Dopo il nullaosta della Congregazione delle cause dei santi, è giunto a conclusione il lavoro preliminare. In autunno l’istituzione del tribunale diocesano per la prima fase dell’iter verso gli altari 

29 maggio 2002. Don Primo Mazzolari interpreta Gesù nella sacra rappresentazione della Passione

29 maggio 2002. Don Primo Mazzolari interpreta Gesù nella sacra rappresentazione della Passione

Un passo importante verso la beatificazione è compiuto. Il lavoro preliminare all’apertura della causa è terminato. Il cammino verso gli altari di don Primo Mazzolari ora può iniziare ufficialmente. La diocesi di Cremona, una volta ottenuto il via libera della Santa Sede, ha infatti deciso di far partire il processo previa la nomina dei membri del tribunale diocesano.
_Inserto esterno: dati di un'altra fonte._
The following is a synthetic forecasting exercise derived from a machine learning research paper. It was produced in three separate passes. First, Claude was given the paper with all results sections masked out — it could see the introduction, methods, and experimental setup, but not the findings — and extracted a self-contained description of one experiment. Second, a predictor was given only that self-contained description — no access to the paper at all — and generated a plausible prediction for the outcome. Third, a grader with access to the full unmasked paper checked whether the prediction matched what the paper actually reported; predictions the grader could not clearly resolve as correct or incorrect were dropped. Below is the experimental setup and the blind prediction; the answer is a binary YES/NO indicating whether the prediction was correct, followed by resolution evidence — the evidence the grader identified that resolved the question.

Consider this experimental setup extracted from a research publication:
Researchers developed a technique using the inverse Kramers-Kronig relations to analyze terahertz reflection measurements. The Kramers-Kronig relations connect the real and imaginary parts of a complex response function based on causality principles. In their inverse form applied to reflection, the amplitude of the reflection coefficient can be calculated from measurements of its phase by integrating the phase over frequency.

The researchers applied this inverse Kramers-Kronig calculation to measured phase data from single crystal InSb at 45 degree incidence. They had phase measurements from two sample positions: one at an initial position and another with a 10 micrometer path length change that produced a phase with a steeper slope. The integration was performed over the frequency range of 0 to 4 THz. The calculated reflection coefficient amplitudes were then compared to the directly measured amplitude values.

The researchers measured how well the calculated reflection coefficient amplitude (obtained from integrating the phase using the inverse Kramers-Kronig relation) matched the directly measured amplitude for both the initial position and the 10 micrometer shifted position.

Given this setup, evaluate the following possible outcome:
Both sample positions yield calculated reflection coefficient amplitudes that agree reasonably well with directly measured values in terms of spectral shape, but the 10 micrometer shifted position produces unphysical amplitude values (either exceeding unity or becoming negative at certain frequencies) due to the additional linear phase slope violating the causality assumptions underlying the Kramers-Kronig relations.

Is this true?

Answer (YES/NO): NO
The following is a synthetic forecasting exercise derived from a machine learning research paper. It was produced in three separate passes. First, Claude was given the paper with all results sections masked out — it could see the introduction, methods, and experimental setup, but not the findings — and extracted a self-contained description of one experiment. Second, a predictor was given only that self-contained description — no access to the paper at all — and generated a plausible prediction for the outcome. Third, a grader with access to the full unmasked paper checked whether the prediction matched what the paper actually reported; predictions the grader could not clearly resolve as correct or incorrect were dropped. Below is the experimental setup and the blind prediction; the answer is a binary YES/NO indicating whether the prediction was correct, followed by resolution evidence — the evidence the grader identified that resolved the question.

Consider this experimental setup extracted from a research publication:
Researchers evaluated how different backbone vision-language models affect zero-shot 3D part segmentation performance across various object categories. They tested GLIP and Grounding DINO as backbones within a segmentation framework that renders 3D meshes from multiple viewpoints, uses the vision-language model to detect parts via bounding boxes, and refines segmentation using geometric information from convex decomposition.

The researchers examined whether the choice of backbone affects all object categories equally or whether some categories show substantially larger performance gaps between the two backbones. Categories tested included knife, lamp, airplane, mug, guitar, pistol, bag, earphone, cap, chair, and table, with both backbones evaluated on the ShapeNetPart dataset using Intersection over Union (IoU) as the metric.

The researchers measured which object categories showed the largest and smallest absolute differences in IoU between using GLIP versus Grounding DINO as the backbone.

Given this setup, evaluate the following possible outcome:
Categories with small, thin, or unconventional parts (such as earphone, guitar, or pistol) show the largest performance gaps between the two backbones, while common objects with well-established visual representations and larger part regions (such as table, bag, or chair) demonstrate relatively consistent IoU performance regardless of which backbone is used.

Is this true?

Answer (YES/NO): NO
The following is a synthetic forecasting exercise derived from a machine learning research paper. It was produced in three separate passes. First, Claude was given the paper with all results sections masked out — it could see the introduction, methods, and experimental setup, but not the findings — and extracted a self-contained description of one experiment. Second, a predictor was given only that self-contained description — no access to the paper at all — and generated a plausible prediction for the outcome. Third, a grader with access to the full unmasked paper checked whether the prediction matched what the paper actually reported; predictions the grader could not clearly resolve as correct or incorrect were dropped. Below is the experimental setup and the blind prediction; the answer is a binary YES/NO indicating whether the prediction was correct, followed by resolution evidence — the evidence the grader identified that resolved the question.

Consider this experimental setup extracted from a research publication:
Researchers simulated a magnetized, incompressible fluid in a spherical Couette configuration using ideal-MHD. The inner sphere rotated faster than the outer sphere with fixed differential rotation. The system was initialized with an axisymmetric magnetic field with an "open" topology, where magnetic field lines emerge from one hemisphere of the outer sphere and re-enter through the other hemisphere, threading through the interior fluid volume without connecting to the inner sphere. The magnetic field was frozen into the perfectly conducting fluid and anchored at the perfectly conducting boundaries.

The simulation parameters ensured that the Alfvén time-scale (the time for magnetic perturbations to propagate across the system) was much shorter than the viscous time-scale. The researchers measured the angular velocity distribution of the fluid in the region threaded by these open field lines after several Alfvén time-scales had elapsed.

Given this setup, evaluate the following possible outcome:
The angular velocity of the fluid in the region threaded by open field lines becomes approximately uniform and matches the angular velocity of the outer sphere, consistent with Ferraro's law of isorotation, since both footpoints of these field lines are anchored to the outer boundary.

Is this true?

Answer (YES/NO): YES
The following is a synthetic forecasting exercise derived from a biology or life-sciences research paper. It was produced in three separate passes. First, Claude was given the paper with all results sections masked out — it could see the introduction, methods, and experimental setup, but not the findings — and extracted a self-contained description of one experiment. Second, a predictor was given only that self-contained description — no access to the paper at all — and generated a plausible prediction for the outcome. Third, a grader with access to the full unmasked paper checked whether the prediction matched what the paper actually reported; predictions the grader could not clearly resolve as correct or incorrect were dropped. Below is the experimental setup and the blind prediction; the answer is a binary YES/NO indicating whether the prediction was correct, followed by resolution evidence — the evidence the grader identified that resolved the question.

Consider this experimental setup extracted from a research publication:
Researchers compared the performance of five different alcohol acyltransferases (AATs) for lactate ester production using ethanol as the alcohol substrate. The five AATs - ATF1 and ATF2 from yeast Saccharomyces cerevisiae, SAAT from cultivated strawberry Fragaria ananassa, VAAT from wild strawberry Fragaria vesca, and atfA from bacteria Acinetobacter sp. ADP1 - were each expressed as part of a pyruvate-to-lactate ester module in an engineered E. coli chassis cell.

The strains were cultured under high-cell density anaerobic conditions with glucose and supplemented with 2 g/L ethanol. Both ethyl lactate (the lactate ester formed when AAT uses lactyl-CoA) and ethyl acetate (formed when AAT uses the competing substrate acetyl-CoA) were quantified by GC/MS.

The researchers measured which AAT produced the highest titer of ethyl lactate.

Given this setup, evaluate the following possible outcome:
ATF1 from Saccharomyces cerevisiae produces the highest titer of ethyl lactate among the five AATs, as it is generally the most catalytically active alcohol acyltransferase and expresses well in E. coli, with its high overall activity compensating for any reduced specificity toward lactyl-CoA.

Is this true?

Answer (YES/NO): NO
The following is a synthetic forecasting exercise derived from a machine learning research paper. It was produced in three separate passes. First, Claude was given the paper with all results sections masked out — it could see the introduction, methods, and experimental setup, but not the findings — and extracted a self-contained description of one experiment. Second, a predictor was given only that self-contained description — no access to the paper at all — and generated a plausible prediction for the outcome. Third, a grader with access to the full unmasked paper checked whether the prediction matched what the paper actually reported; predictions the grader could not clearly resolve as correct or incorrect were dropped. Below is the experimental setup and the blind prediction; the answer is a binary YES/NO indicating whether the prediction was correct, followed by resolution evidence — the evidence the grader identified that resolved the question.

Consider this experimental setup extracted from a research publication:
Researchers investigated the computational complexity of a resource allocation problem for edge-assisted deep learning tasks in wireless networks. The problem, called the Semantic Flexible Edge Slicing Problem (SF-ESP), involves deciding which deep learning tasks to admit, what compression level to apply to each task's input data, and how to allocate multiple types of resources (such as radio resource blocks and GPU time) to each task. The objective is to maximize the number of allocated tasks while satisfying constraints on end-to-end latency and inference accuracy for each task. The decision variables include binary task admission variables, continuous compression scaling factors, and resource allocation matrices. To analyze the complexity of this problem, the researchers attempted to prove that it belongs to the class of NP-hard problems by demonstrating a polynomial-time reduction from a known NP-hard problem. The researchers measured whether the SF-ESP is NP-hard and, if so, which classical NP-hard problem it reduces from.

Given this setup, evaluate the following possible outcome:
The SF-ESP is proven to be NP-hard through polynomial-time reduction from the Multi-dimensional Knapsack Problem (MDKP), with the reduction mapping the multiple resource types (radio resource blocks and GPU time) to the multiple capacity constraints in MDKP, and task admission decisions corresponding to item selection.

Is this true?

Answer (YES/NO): YES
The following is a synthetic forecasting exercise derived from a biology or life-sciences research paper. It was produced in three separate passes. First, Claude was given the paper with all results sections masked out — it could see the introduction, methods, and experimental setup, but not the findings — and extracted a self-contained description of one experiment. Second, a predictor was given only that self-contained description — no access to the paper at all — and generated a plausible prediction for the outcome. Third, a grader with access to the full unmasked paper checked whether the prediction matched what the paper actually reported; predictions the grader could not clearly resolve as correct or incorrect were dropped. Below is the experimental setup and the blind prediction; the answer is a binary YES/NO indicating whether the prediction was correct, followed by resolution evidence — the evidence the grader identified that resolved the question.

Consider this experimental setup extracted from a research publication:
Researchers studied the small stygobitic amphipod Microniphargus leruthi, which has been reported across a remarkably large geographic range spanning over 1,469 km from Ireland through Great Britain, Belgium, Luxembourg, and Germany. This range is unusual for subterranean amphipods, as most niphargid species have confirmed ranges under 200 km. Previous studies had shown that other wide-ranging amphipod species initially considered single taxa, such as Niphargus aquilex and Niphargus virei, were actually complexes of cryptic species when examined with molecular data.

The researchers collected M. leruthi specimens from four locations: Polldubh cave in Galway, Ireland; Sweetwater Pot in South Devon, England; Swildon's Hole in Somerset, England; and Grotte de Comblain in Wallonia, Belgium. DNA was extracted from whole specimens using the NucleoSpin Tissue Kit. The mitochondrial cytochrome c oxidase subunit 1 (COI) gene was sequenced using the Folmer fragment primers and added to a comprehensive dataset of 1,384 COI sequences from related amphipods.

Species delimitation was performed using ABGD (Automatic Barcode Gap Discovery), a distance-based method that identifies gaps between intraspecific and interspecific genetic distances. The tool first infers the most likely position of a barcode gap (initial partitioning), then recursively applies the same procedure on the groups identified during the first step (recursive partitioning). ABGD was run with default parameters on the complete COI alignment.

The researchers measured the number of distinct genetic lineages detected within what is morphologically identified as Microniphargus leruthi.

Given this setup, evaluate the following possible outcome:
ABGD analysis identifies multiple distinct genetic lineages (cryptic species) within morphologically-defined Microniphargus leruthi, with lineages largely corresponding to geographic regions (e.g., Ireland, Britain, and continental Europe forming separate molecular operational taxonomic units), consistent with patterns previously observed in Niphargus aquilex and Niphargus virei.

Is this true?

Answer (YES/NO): YES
«Presumibilmente si potrà cominciare in autunno», spiega don Bruno Bignami, presidente della Fondazione don Mazzolari. Ma intanto, a seguito del nulla osta della primavera 2015 della Congregazione delle cause dei santi, «dopo mesi di studio, è giunto a conclusione il lavoro sia dei censori teologi, sia della commissione storica», chiarisce don Bignami.

Un lavoro complesso che ha analizzato a tutto tondo il parroco della bassa padana capace di leggere i segni dei tempi, dar voce ai poveri risultando un profeta, uno che «aveva il passo troppo lungo – disse Paolo VI, che da arcivescovo di Milano nel 1957 chiamò il sacerdote a predicare agli universitari – e noi si stentava a tenergli dietro». Dalla ricerca effettuata è emerso un parere più che favorevole e ben articolato. Dal punto di vista dottrinale e morale «lo studio analitico delle sue pubblicazioni mostra la costante preoccupazione di don Primo di rimanere fedele alla Verità». E anche sul piano dell’antropologia si vede «quanto lucida fosse la distanza del pensiero di Mazzolari – dice don Bignami, massimo esperto di questa figura – dalle ideologie diffuse nel suo tempo. In particolare emerge una profonda sensibilità cristologica: ha saputo leggere la storia con la lente della fede di Cristo».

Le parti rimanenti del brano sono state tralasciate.